Lesetext:
Ebenso Maximilian Eberhard vom riva Verlag, der mir stets ein tatkräftiger Ansprechpartner war und mich während der gesamten Zeit unterstützt hat, vor allem auch durch die Wahl einer großartigen Lektorin. Bereits nach unserem ersten Treffen war ich überzeugt, Dr. Annalisa Viviani hätte mit ihrem selbstbewussten Auftreten und ihren klaren und deutlichen Worten auch eine beeindruckende Strafrichterin abgegeben.
Ein besonderer Dank gebührt meiner Ehefrau, Freundin und Kollegin, Richterin am Amtsgericht Anne Schleif, die auch noch nach dem tausendsten »Hör doch mal! Kann ich das so schreiben?« geduldig und aufmerksam zuhörte – und niemals mit Kritik sparte.
»Das soll gerecht sein?« Die Frau hatte Tränen in den Augen. »Die schlagen meine Tochter zusammen und brechen ihr die Nase. Eine Woche war sie im Krankenhaus und wurde operiert. Und dafür soll jeder 15 Sozialstunden ableisten. Und so ein Gewalttraining. Die da oben leben doch in einem Elfenbeinturm!« Sie starrte mich an. Wütend, verzweifelt, hilflos. Sie wusste nicht, dass auch ich zu »denen da oben« gehörte. Kein Wunder. Mit verwaschenen Jeans und T-Shirt sah ich kaum so aus, wie man sich einen »ehrwürdigen Richter« vorstellt.
Ich blickte auf die Saaltür, aus der die Frau gekommen war. Dort tagte ein Jugendgericht. Die Frau wischte sich die Tränen von der Wange und stürmte ohne ein weiteres Wort in Richtung Ausgang. Ich kannte den Fall nicht. Vielleicht war das Urteil, das sie so aufgeregt hatte, »vertretbar«, wie es in der Juristensprache heißt. Eines allerdings wusste ich mit Sicherheit: Diese Frau hatte das Vertrauen in die Justiz verloren.

Zu lösende Aufgaben:
1: Nenne alle Personen, die im Text über das Vertrauen in die Justiz mit Namen erwähnt werden.
2: Übersetze den Satz „Die Frau wischte sich die Tränen von der Wange und stürmte ohne ein weiteres Wort in Richtung Ausgang.“ aus dem Text über das Vertrauen in die Justiz ins Englische.
3: Führe den Text über das Vertrauen in die Justiz nach seinem letzten Satz fort.
Die Auflistung steht in keinem Zusammenhang mit dem Text über das Vertrauen in die Justiz.

Die Daten:
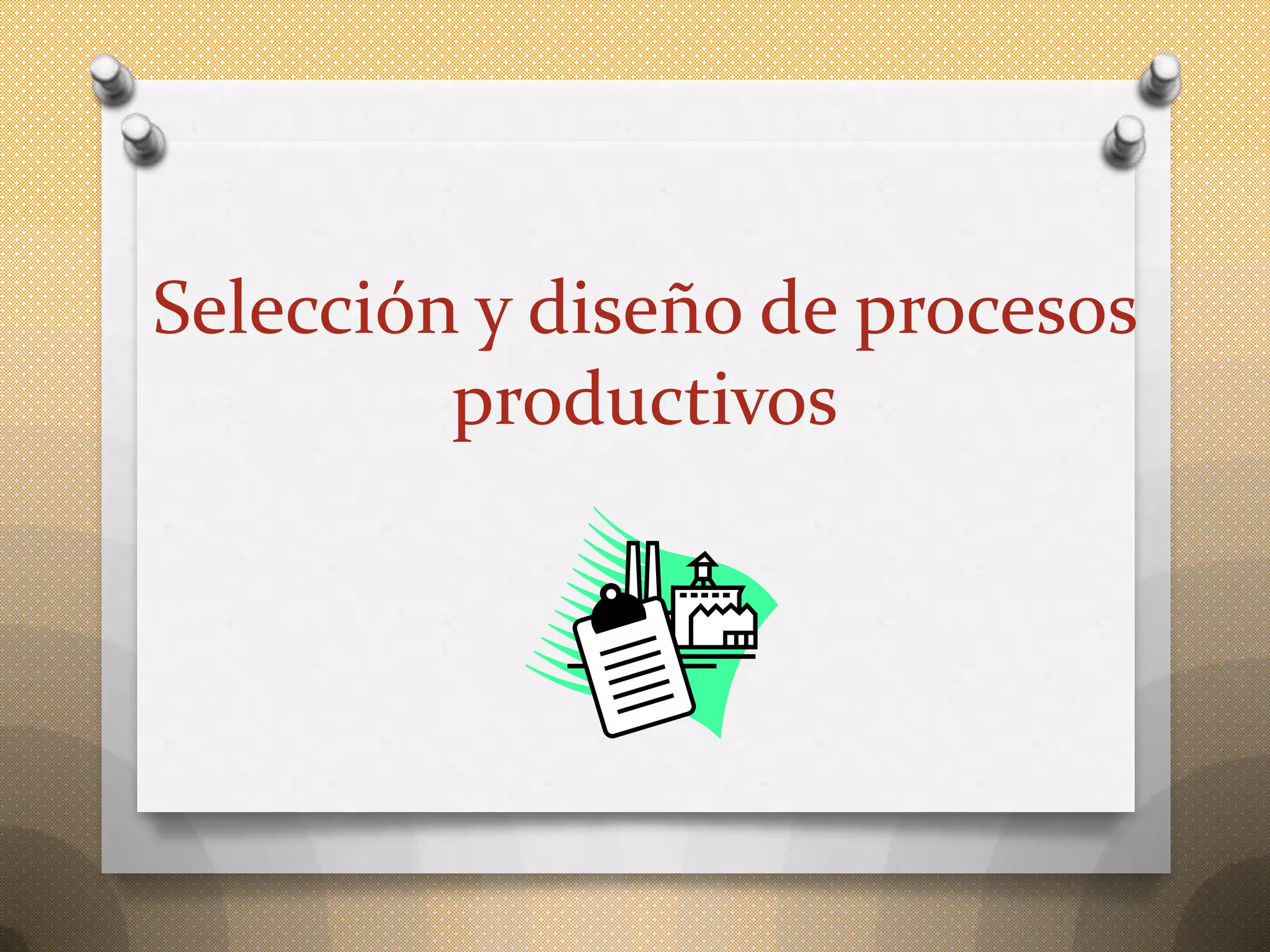 Selección y diseño de procesos productivos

Antworten je Aufgabe:
1: Maximilian Eberhard, Dr. Annalisa Viviani, Anne Schleif

2: The woman wiped the tears from her cheek and stormed toward the exit without another word.

3:
Urteil: ungerecht – Ein Richter deckt auf, warum unsere Justiz versagt – ein wenig reißerisch, oder? Und was heißt überhaupt »versagt«? Versagt unsere Justiz, weil es ihr deutschlandweit nicht (mehr) gelingt, hoch qualifizierte Juristen für den Richterberuf zu gewinnen? Weil sie ihre Richter schlechter ausbildet, besoldet und ausstattet als die meisten anderen Länder Europas? Weil sie Beförderungsämter derart vergibt, dass selbst manche Bananenrepublik neidisch werden könnte? Weil vier von zehn Bürgern nur noch geringes Vertrauen in die deutsche Justiz haben? Ja, bei näherer Betrachtung ist das Wort »versagen« absolut zutreffend.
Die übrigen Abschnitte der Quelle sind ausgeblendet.